What Is the Address Verification Service (AVS)?
The Address Verification Service (AVS) is a tool provided by credit card processors and issuing banks to merchants in order to detect suspicious credit card transactions and prevent credit card fraud. The Address Verification Service checks the billing address submitted by the card user with the cardholder's billing address on record at the issuing bank. This is done as part of the merchant's request for authorization of the credit card transaction. The credit card processor sends a response code back to the merchant indicating the degree of address matching, depending on which the credit card transaction may be accepted or rejected.
AVS is one of the most common tools used by merchants to prevent credit card fraud. However, it is not a foolproof system, since the billing address provided by a bona fide customer may not always match the address on record at the card issuer. Reasons for such a mismatch would be a recent move by the cardholder or an address of record that was incorrect to begin with. In such cases, the merchant runs the risk of rejecting a perfectly legitimate transaction.
AVS applies to cardholder addresses from the U.S., Canada, and the United Kingdom.
Understanding the Address Verification Service (AVS)

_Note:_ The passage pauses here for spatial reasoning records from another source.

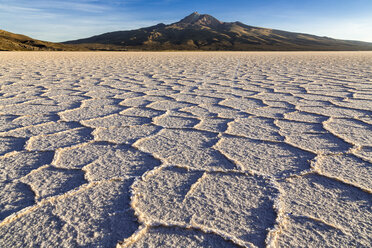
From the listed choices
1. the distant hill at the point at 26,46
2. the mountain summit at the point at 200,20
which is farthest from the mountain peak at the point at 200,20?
the distant hill at the point at 26,46

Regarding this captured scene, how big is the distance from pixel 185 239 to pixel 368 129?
1.34 metres

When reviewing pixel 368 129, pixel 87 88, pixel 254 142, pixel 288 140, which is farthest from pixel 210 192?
pixel 87 88

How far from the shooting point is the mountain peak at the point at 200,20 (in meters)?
83.1

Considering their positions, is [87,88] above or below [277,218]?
below

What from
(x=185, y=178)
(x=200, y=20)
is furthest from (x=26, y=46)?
(x=200, y=20)

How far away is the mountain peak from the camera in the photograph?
8312 centimetres

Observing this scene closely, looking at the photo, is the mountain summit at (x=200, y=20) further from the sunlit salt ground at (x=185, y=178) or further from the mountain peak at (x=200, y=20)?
the sunlit salt ground at (x=185, y=178)

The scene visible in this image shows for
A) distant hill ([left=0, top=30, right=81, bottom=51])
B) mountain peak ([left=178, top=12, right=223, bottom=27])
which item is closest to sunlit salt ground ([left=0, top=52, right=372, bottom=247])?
distant hill ([left=0, top=30, right=81, bottom=51])

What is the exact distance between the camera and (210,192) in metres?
0.92

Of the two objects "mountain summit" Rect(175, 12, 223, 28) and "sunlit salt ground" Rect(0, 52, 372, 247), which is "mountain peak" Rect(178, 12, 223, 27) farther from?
"sunlit salt ground" Rect(0, 52, 372, 247)

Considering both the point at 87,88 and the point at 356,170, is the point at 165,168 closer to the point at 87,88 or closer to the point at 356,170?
the point at 356,170

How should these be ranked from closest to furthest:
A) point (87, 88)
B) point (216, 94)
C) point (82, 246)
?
point (82, 246) < point (216, 94) < point (87, 88)

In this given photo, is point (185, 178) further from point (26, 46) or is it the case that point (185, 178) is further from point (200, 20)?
point (200, 20)

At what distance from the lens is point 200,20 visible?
86250mm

The Address Verification Service (AVS) is a fraud prevention system that, when used effectively, can help to limit fraud and charge-backs. AVS works to verify that the address entered by the customer is the same as the one associated with the cardholder’s credit card account. AVS is a MasterCard service designed to stop card-not-present (CNP) fraud; however, it is now widely used by many major credit card companies.

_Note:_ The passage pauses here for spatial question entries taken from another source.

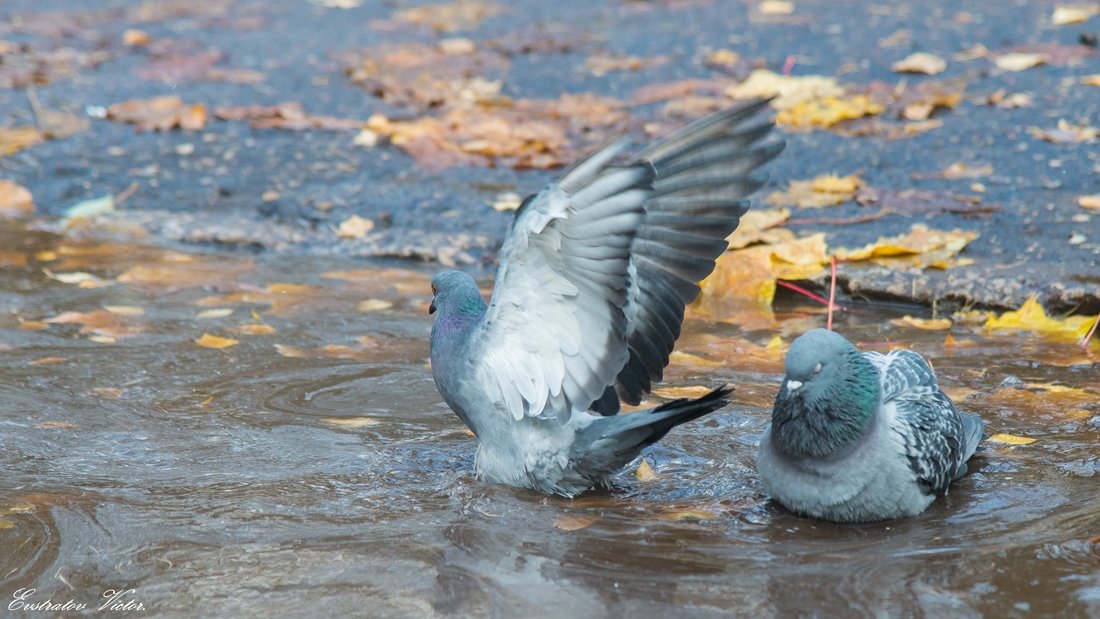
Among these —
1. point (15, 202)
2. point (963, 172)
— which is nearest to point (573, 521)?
point (963, 172)

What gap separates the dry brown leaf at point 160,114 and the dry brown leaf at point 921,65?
4.50 m

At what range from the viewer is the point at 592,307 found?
3354 mm

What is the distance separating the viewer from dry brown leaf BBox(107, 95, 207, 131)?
7.75 meters

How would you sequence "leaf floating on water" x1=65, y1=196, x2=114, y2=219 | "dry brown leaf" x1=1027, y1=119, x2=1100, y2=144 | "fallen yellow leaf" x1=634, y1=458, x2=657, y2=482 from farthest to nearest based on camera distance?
"leaf floating on water" x1=65, y1=196, x2=114, y2=219
"dry brown leaf" x1=1027, y1=119, x2=1100, y2=144
"fallen yellow leaf" x1=634, y1=458, x2=657, y2=482

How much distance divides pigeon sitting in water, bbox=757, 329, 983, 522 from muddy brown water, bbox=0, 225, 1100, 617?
8 cm

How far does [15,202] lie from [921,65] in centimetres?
554

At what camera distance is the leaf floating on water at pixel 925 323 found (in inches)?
194

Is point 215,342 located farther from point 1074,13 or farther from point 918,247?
point 1074,13

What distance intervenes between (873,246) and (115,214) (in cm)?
417

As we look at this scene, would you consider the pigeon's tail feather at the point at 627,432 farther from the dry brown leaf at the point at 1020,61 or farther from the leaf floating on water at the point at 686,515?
the dry brown leaf at the point at 1020,61

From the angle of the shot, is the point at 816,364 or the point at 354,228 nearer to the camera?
the point at 816,364

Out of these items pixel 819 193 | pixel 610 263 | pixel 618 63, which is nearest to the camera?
pixel 610 263

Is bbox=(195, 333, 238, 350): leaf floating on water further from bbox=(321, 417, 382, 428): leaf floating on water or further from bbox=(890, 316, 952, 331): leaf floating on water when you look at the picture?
bbox=(890, 316, 952, 331): leaf floating on water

During the checkout process, a customer enters their address, which is then compared to the address on file with the issuing bank. Once the addresses are compared, the issuing bank returns an AVS code to the merchant. Merchants can use this AVS code as a guide to determine how to proceed with the transaction. Typically, AVS authentication is used as part of a multilayered fraud protection system to ensure that valid transactions are approved, and those deemed suspicious are declined.

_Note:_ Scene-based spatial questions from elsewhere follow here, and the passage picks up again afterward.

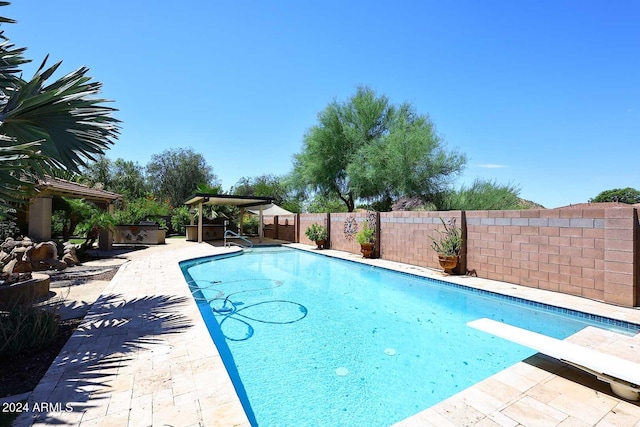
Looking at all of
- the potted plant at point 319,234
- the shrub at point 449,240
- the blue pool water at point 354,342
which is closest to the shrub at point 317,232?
the potted plant at point 319,234

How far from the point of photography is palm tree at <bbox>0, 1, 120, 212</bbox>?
3.50m

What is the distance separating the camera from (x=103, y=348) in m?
3.50

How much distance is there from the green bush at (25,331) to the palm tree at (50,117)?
54.4 inches

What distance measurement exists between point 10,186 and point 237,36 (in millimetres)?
9274

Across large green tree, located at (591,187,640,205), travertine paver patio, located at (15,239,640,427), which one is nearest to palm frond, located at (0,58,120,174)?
travertine paver patio, located at (15,239,640,427)

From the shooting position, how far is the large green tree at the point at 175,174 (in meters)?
29.0

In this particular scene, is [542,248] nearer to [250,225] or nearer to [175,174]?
[250,225]

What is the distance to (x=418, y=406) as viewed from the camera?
10.3 feet

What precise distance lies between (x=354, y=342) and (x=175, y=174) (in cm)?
2904

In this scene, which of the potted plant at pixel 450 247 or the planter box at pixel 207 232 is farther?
the planter box at pixel 207 232

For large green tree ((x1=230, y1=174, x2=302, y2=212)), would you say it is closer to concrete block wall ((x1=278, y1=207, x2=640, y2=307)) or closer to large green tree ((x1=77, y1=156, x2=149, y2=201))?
large green tree ((x1=77, y1=156, x2=149, y2=201))

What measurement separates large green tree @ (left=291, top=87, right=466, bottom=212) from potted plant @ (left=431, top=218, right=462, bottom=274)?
21.1 ft

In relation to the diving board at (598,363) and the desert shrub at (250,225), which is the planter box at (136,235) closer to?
the desert shrub at (250,225)

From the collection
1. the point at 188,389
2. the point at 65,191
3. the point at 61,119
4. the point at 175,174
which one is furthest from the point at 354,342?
the point at 175,174
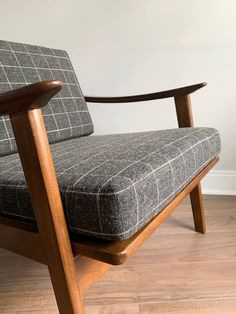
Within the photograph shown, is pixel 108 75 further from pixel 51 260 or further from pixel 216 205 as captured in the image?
pixel 51 260

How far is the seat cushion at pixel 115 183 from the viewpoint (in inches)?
18.2

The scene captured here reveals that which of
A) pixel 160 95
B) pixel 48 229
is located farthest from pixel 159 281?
pixel 160 95

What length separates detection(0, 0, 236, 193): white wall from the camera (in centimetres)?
136

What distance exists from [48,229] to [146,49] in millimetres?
1170

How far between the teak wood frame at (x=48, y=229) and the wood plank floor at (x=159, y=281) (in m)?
0.26

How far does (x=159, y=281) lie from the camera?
0.85 meters

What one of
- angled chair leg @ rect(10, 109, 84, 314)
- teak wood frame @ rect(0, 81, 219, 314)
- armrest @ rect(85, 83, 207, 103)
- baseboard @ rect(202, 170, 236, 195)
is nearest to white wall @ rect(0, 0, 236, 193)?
baseboard @ rect(202, 170, 236, 195)

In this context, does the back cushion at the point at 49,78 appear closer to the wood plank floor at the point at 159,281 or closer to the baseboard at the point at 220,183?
the wood plank floor at the point at 159,281

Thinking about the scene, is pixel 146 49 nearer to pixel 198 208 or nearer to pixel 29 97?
pixel 198 208

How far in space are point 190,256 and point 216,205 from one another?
0.48 m

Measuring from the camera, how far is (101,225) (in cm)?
47

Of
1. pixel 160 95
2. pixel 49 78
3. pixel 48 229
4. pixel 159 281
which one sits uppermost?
pixel 49 78

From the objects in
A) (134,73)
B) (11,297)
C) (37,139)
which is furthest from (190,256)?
(134,73)

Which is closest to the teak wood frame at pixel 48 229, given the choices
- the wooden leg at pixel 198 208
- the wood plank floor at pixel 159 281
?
the wood plank floor at pixel 159 281
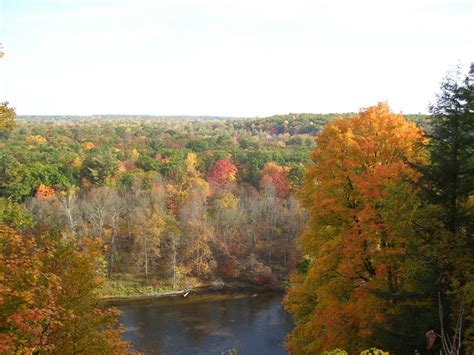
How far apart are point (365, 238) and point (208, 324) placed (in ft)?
71.7

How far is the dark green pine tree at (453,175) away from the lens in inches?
463

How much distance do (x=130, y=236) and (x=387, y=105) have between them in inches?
1408

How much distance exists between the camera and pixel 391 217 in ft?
42.2

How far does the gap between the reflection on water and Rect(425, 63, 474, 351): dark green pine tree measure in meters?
19.1

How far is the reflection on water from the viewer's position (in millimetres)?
29984

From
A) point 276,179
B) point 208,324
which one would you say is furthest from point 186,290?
point 276,179

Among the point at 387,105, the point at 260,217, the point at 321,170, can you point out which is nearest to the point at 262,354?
the point at 321,170

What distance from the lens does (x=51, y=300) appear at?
430 inches

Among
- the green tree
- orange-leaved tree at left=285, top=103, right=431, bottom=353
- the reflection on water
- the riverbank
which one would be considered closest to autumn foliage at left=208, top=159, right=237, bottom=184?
the riverbank

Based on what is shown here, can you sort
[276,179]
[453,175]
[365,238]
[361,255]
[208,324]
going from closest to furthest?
[453,175] < [365,238] < [361,255] < [208,324] < [276,179]

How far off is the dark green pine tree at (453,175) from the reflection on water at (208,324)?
62.6ft

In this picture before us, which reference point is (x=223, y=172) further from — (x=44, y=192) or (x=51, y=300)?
(x=51, y=300)

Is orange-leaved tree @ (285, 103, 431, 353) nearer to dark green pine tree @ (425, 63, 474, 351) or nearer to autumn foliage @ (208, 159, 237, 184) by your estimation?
dark green pine tree @ (425, 63, 474, 351)

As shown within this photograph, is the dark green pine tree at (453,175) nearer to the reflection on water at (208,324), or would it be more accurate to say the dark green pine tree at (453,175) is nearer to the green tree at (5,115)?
the green tree at (5,115)
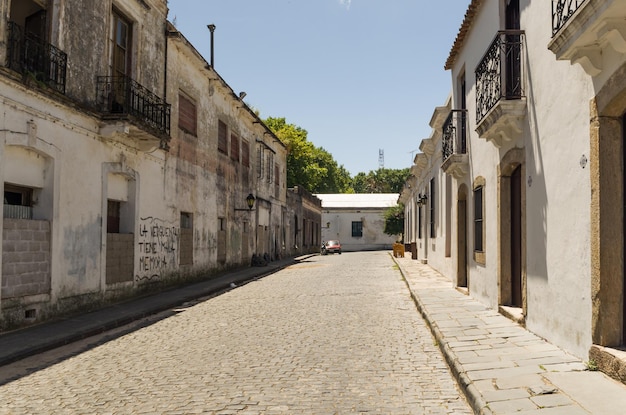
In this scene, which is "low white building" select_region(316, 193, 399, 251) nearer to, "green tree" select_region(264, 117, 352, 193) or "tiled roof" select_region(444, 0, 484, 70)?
"green tree" select_region(264, 117, 352, 193)

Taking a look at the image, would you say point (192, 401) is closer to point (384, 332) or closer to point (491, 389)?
point (491, 389)

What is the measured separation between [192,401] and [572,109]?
4869 millimetres

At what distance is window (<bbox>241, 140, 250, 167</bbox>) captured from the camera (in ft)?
75.6

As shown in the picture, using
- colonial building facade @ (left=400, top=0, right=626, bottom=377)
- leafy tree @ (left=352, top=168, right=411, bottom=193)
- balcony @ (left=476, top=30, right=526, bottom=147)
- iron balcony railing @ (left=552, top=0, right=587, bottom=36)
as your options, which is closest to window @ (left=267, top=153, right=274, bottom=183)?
colonial building facade @ (left=400, top=0, right=626, bottom=377)

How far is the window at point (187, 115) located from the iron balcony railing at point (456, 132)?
24.5 ft

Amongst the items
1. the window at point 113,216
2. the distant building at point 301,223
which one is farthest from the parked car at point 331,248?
the window at point 113,216

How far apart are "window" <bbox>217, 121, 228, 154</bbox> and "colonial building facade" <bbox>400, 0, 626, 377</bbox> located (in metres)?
9.88

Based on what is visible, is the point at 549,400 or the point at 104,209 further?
the point at 104,209

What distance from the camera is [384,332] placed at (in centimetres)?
839

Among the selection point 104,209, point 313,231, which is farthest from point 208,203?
point 313,231

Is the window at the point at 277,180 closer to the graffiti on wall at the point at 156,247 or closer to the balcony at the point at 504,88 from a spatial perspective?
the graffiti on wall at the point at 156,247

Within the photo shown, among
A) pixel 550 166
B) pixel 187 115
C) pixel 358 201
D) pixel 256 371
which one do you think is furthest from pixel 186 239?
pixel 358 201

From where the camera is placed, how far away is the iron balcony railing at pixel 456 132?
12.4m

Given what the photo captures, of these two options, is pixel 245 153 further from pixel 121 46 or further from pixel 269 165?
pixel 121 46
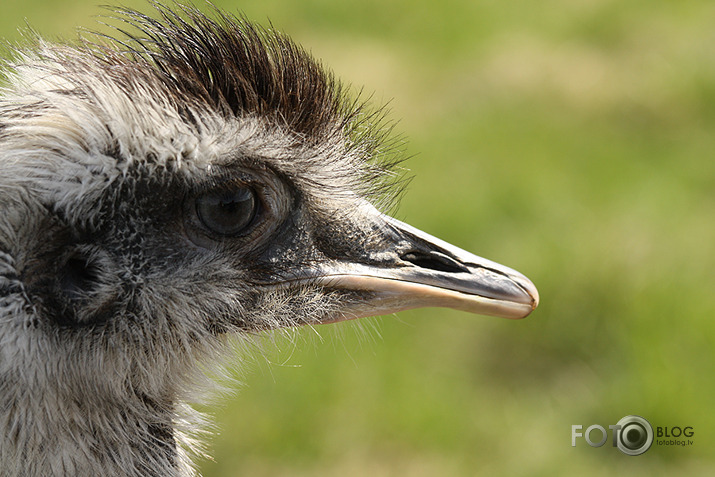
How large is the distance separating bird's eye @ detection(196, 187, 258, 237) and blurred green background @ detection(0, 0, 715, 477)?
333 mm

When a customer enters their address during checkout, the following happens:
- The merchant's payment gateway transmits this address data to the customer’s credit card brand (e.g. Visa, MasterCard, Discover, or American Express).
- The credit card brand then sends this information to the issuer. The issuer compares the address with the address stored on file.
- The issuer then sends an authorization status and associated AVS response code to your payment gateway.
This process takes only a few seconds and is invisible to customers.
It’s important to understand that AVS is not a guaranteed fraud prevention solution. A payment gateway or other payment solution should be using AVS in conjunction with other fraud detection mechanisms, such as CVV, biometric analysis, IP address verification, 3D Secure, and device authentication.